*** DOCUMENT SEGMENT ***
Alzheimer’s disease may cost the United States alone more than $1.3 trillion by 2050, but early diagnosis could be one way to mitigate at least some of that increase, a special report released by the Alzheimer’s Association says.
An improved clinical scenario, with 88% of patients diagnosed in the early stage of mild cognitive impairment (MCI), could save $231.4 billion in direct treatment and long-term care costs by that time, according to the report, contained in the 2018 Alzheimer’s Disease Facts and Figures. Extrapolated out to the full lifespan of everyone now alive in the United States, the 88% diagnostic scenario could reap $7 trillion in savings, the report noted. This benefit would comprise $3.3 trillion in Medicare savings, $2.3 trillion in Medicaid savings, and $1.4 trillion in other areas of spending, including out-of-pocket expenses and private insurance.
“The results of this model underscore the economic benefits – to the government, to individuals, and to the medical and long-term care systems overall – of an early and accurate diagnosis of Alzheimer’s,” the report said. “Furthermore, they suggest that diagnosing all individuals who have Alzheimer’s is not necessary to achieve large cost savings, and that savings can be achieved with a realistic diagnosis rate goal.”The improved clinical diagnosis picture could manifest if diagnoses were based solely on biomarkers rather than the current method, which relies largely on symptoms and performance on cognitive tests, without biomarker confirmation. The biomarker-based diagnostic algorithm has been proposed for research cohorts, but not for clinical care.
The diagnostic workup currently employed, which is most often not confirmed with biomarkers, “means that many people who are diagnosed with Alzheimer’s may in reality have MCI or dementia due to other causes,” the report noted. Studies consistently show that up to 30% of patients diagnosed with apparent Alzheimer’s actually have another source of cognitive dysfunction. The misdiagnosis gap haunts clinical trialists and makes a strong case for incorporating biomarkers, including amyloid imaging, into the diagnostic workup – something the Alzheimer’s Association is pushing for with its IDEAS study.
*** End of DOCUMENT SEGMENT ***
*** INFORMATION SUPPLIED ***
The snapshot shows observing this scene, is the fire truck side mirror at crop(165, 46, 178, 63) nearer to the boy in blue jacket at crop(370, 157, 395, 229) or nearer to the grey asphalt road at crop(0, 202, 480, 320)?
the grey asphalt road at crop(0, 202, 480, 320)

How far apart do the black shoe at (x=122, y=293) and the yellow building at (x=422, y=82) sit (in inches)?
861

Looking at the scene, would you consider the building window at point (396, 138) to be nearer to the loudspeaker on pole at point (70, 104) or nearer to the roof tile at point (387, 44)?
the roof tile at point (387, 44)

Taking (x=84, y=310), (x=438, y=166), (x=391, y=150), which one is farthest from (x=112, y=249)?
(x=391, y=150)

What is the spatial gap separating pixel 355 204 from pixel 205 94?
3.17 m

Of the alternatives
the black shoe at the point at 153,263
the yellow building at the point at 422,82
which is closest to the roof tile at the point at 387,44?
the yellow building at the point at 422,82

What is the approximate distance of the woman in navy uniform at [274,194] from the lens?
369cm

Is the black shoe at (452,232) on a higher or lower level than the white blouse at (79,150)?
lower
*** End of INFORMATION SUPPLIED ***
*** INFORMATION SUPPLIED ***
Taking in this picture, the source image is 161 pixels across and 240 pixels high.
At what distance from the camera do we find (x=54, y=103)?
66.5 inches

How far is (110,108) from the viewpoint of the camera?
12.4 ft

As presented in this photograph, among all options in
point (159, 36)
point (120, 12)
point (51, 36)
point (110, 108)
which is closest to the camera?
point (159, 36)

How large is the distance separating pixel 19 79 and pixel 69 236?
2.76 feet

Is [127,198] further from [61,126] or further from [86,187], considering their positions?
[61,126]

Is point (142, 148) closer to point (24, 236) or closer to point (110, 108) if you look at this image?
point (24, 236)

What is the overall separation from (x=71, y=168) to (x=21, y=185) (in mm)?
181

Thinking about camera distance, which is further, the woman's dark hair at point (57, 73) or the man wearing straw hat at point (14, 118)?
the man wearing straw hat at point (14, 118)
*** End of INFORMATION SUPPLIED ***
REQUIRED ACTION A:
Answer these questions using the article on Alzheimer's costs:
(i) How much could be saved by 2050 if 88% of patients were diagnosed at the mild cognitive impairment stage?
(ii) Over the lifespan of everyone now alive in the United States, how much of the projected savings would come from Medicaid?
(iii) What share of patients diagnosed with apparent Alzheimer's actually have another source of cognitive dysfunction?
REQUIRED ACTION B:
Go on with the article on Alzheimer's costs, starting right after its final sentence.
These entries come from a separate source and are not part of the article on Alzheimer's costs.

EXPECTED OUTPUT A:
(i) $231.4 billion in direct treatment and long-term care costs
(ii) $2.3 trillion
(iii) Up to 30%

EXPECTED OUTPUT B:
Diagnostic reliance on symptoms and cognitive test performance without the additional information provided by biomarkers can affect the confidence clinicians have in making a diagnosis and thereby delay a diagnosis, dementia specialist Marwan N. Sabbagh, MD, said when asked to comment on the report.
“The report by the Alzheimer’s Association underscores the fact that early diagnosis of dementia or MCI due to Alzheimer’s disease is important not only because it is good health care but because net savings can be realized. The simple fact is that physicians have been taught to approach a diagnosis of dementia as a diagnosis of exclusion and they have been told that a diagnosis can be absolutely attained only by biopsy or autopsy. The consequence of these messages is that there is a lack of confidence in the clinic diagnosis and a subsequent delay in making a diagnosis,” said Dr. Sabbagh, the Karsten Solheim Chair for Dementia, professor of neurology, and director of the Alzheimer’s and memory disorders division at the Barrow Neurological Institute, Phoenix. “The deployment of in vivo biomarkers will transform the diagnosis from one of exclusion to one of inclusion. The up front costs will be saved later in the course.”